The function handles both ELF32 (class 1, elfw+4 == 1) and ELF64 (class 2, elfw+4 == 2). The ELF class determines structure sizes: ELF32 uses 52-byte headers, 40-byte section headers, and 32-byte program headers; ELF64 uses 64-byte headers, 64-byte section headers, and 56-byte program headers.

Phase 1: ELF Header

Write elfw (52 or 64 bytes)       // the ELF header (e_ident through e_shstrndx)
Write 1 byte of zero padding      // null terminator for alignment

The header size is determined by the class: 52 bytes for ELF32 (v5 = 52, v4 = 53), 64 bytes for ELF64 (v5 = 64, v4 = 65). The extra byte of padding (v133[0] = 0) is always written immediately after.

Phase 2: Section Header String Table (.shstrtab)

Write 1 byte null (index 0)       // SHN_UNDEF name
for i = 1..shstrtab_count:
    Write shstrtab[i] string + NUL terminator
    running_offset += strlen + 1

The section-header string table entries are stored in the ordered list at elfw+336 (accessed via elfw+312 for the count).

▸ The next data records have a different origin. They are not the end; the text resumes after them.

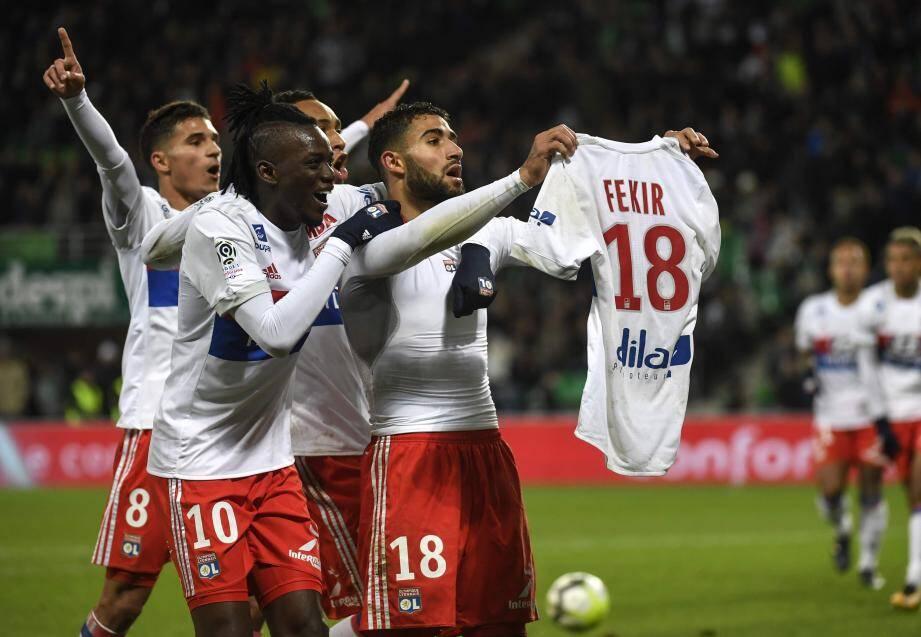 En célébrant le 5e but de son équipe, Fekir a suscité la colère du public stéphanois et l'envahissement du terrain.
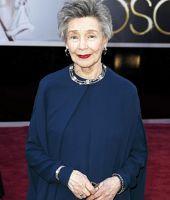 Emmanuelle Riva sur le tapis rouge des Oscars.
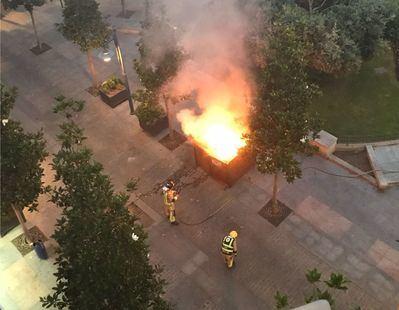Arden dos contenedores en la Plaza de la Trinidad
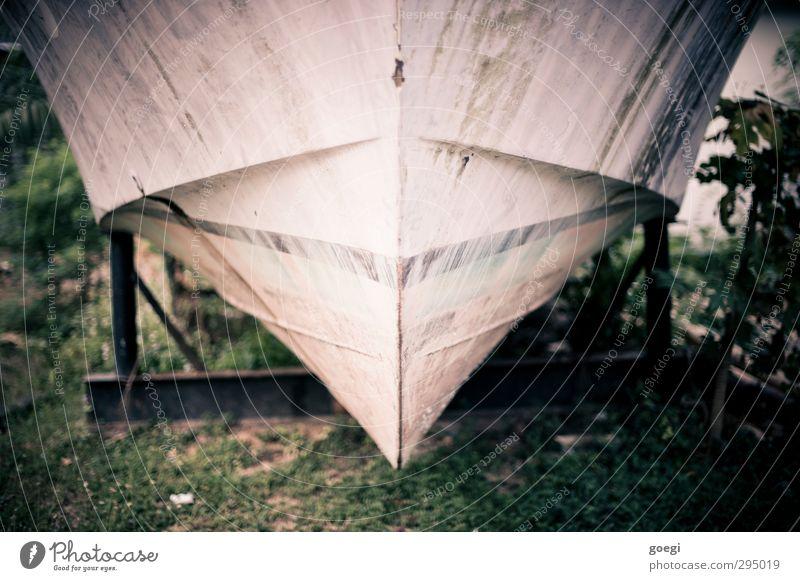 Trockendock Fischerboot Motorboot Wasserfahrzeug Hafen Schiffsbug Bootslack Schiffsrumpf alt trockenlegen trockengelegt Sanieren Schiffswrack Farbfoto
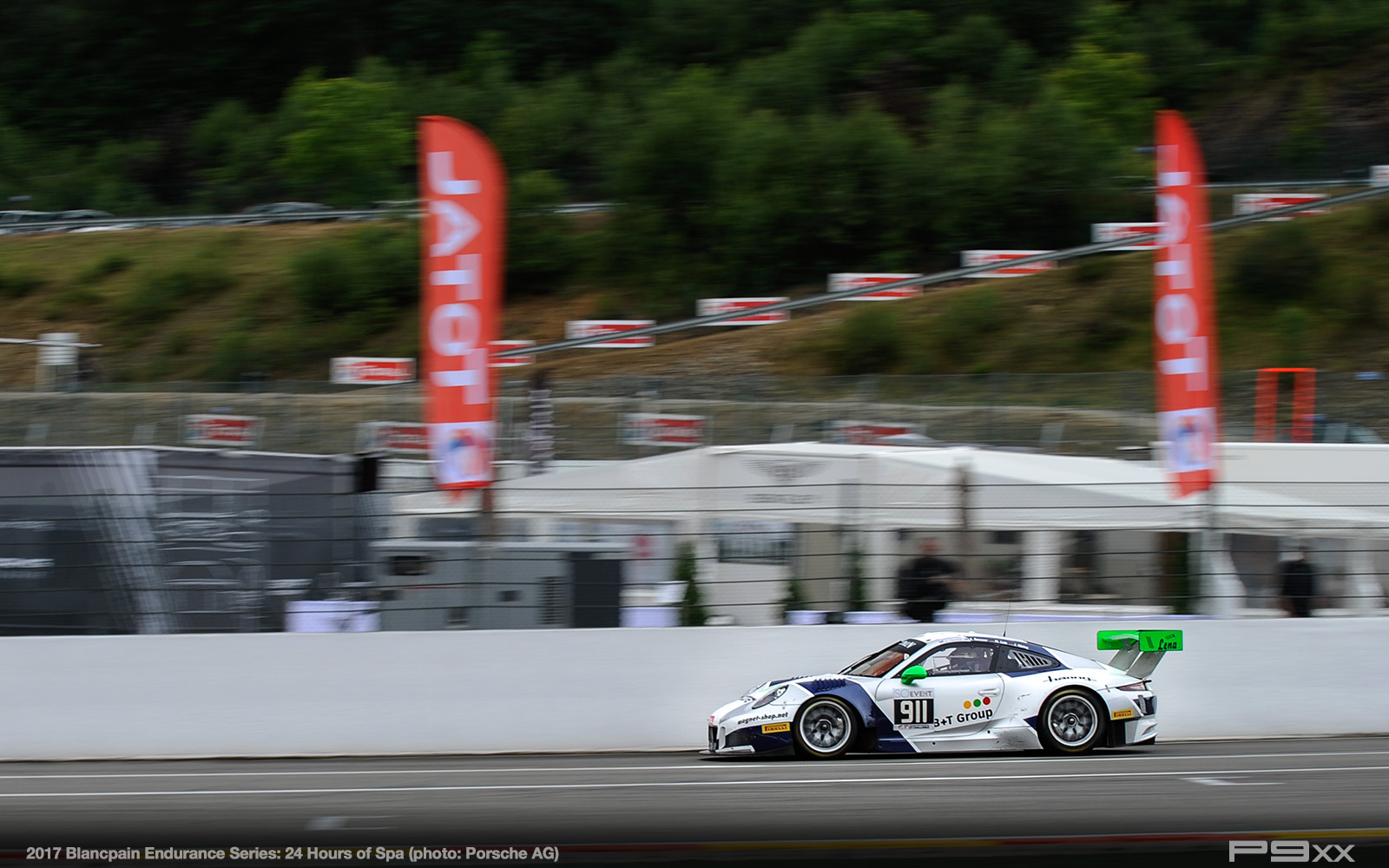 2017-24-Hours-of-Spa-Porsche-307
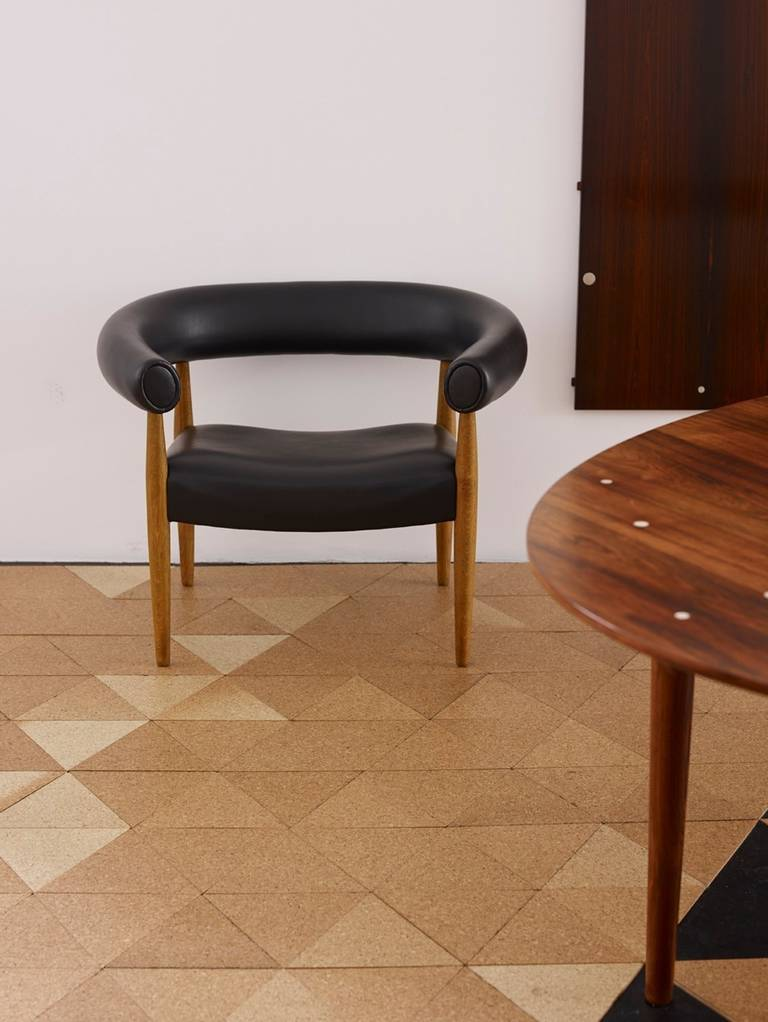 pair of nanna ditzel 39 sausage chairs 39 kolds savvaerk image 6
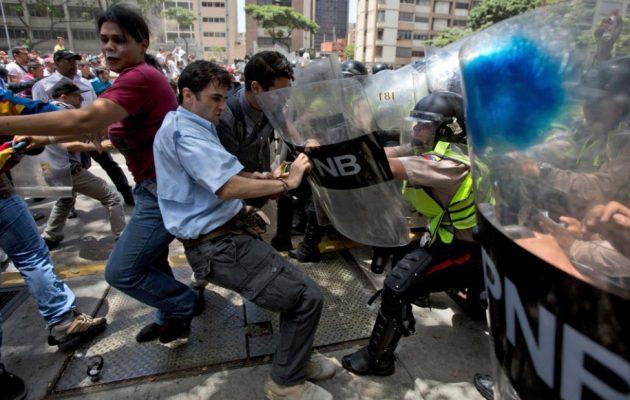 Χάος, αίμα και κλίμα εμφυλίου στη Βενεζουέλα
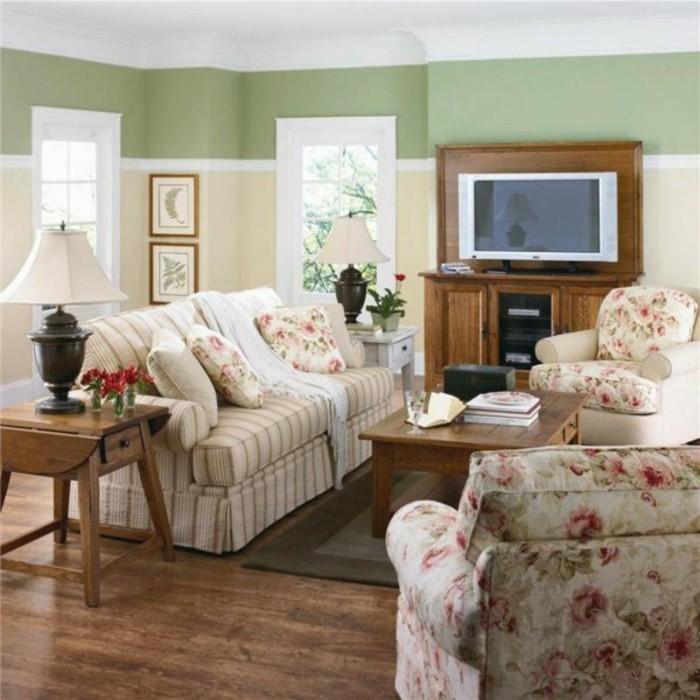 salon-style-shabby-chic-sol-en-parquet-fonce-meubles-beige-table-basse-en-bois-tapis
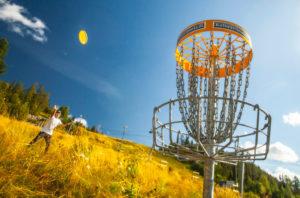 Valitse suosikkisi: melontaa, poroja vai frisbeegolfia?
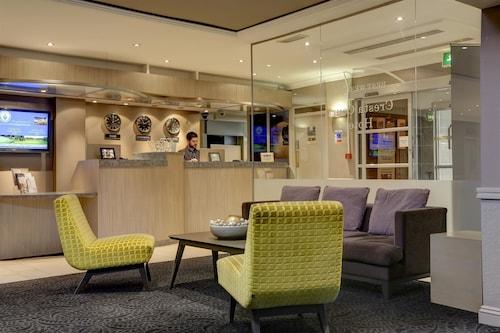 . Best Western Manchester Altrincham Cresta Court Hotel
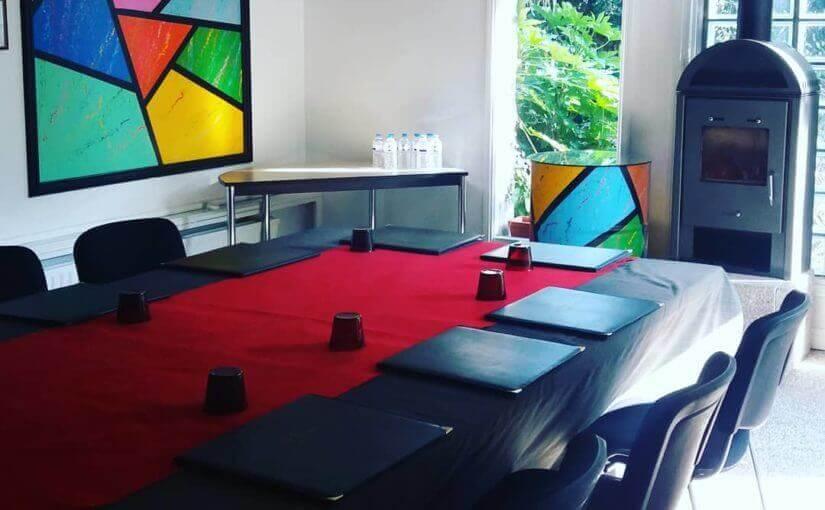 Un peu de couleur dans notre salle de séminaire (de 4 à 22 personnes ) #seminair…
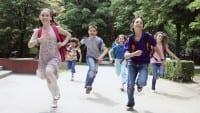 iStock_Kinder_rennen_in_die_Schule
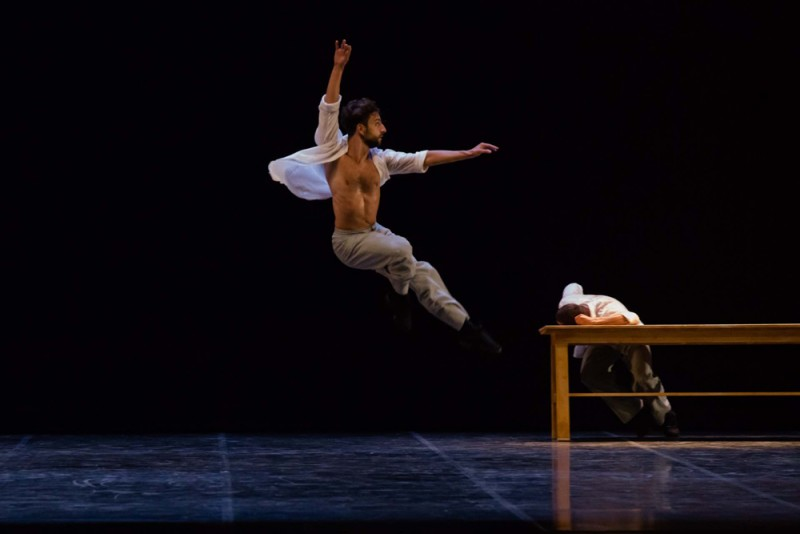 """If to leave is to remember"", coreografia Carolyn Carlson. Foto Rosellina Garbo"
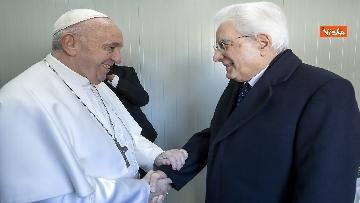 3 - Mattarella a Bari assiste alla messa di Papa Francesco, le immagini
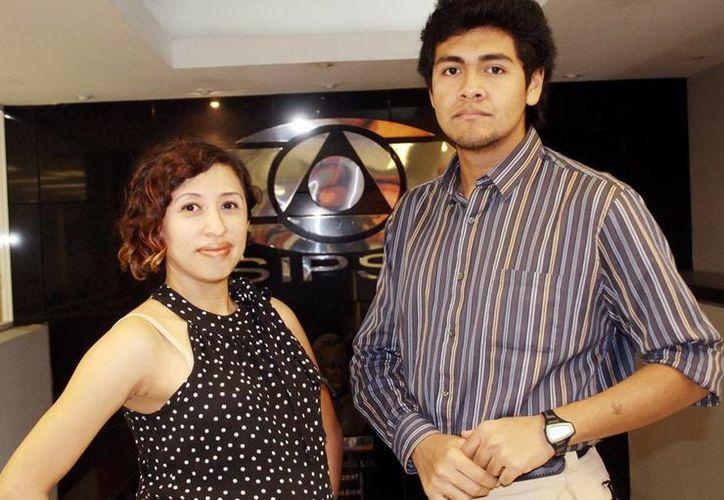 Cindy J. Arceo Cocom y  Josecarlo Montero Alcocer durante su visita a las instalaciones de Milenio Novedades. (José Acosta/SIPSE)
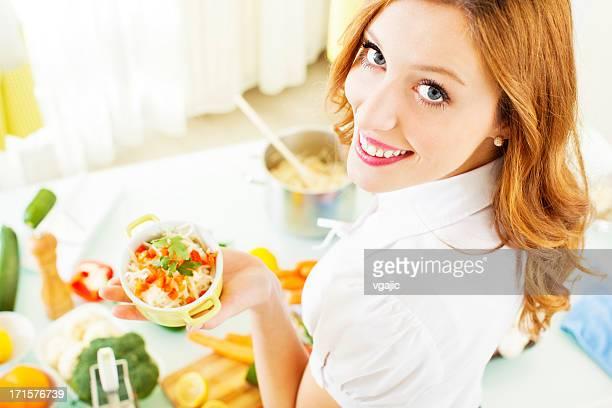 Fröhlich Junge Frau Kochen.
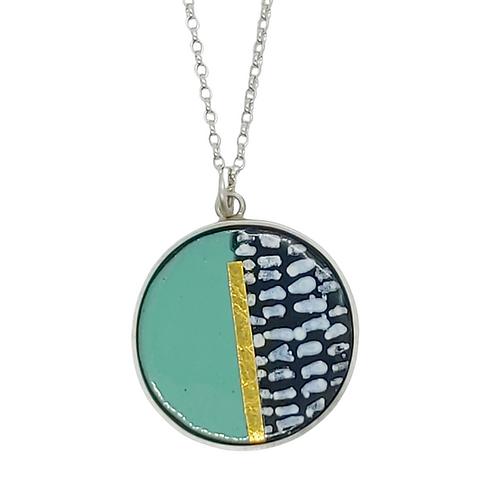 Dash lichen necklace.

Each entry is a null-terminated section name string. The loop writes each string including its terminator, tracking the running byte count in v4.

Phase 3: Symbol String Table (.strtab)

Write 1 byte null (index 0)       // empty string at strtab[0]
for j = 1..strtab_count:
    Write strtab[j] string + NUL terminator
    running_offset += strlen + 1

Identical structure to .shstrtab, sourced from elfw+328 (count at elfw+304).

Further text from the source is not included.